The question of identity is not what matters in the film. Although Peipei lives between the two cities, between mainland China and Hong Kong, between Mandarin and Cantonese, she is not obsessed with the question of identity. At no time does she ask herself the question of identityism: am I from Hong Kong or Chinese? Of course, she is surely concerned by the question of difference, it is not the path of identityism that the film has taken to ask this question. In the film, identityism is not a subject. On the contrary, there are movements of friendship, love and curiosity, in an adventure of iPhone traffic, even if these moves take root in the soil of consumption, of money. Admittedly, Peipei traffics in order to be able to afford a trip to Japan with her best friend. You could say OK, going to Japan, sightseeing, locking yourself in the contemplation of the snow as her best friend wishes, there is nothing interesting in all that. But, when Peipei has to answer her lover who wants to know why she wants to look at the snow so much, she says: “because I would like to know how it feels, the cold”. A sentence reflecting a children's curiosity and sensitivity, by contrast with any possible consumerist interpretation of the anticipatory stimulation by the wish of seeing anf feeling the snow. 

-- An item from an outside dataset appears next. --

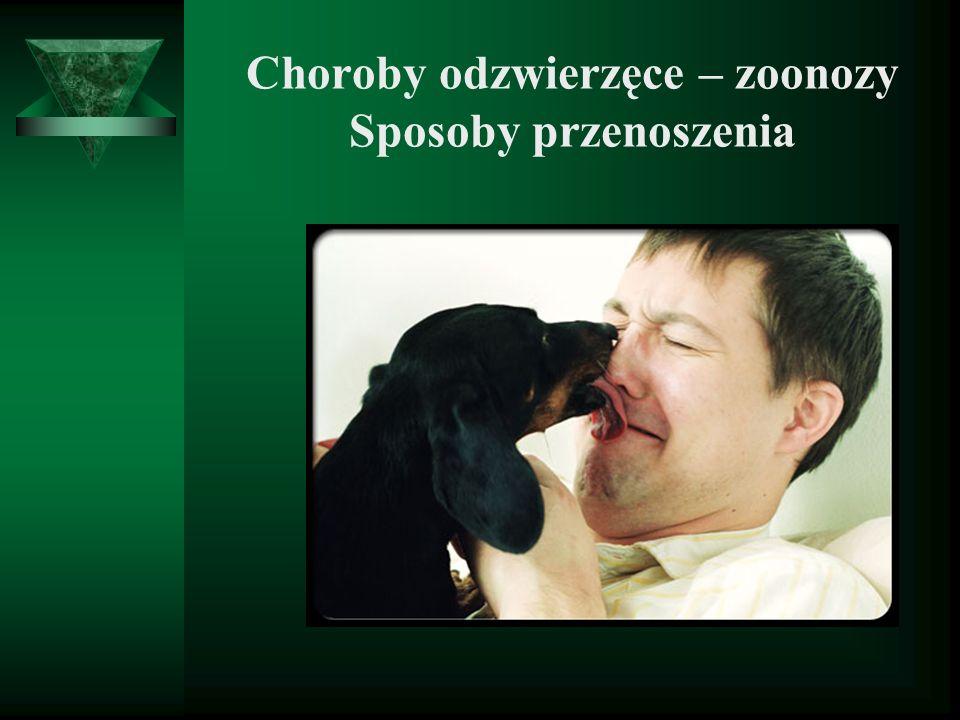 Choroby odzwierzęce – zoonozy Sposoby przenoszenia
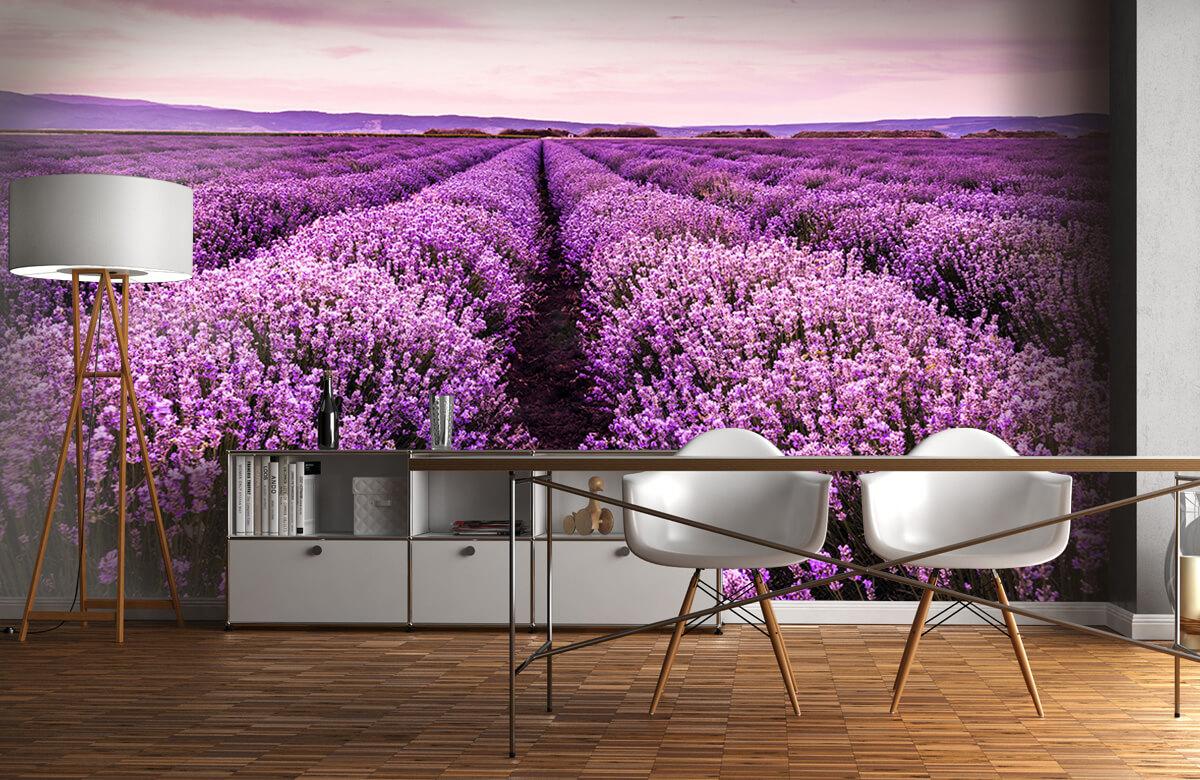 Bloemen, planten en bomen Lavendelstruiken 11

While identityism imposes on us the obsession to find a place and the contemplation of a presentable identity, Peipei offers us movements of sensitivity , she restores the dimension of it. The film does not fall into the trap of identityism questioning “who am I?” and takes a pragmatic stance: What does it feel like? How does it feel like? How do we feel different? Peipei does not remain a spectator who fits into an identity and contemplates the snow. She moves to feel the cold, to get skin open, and we follow her.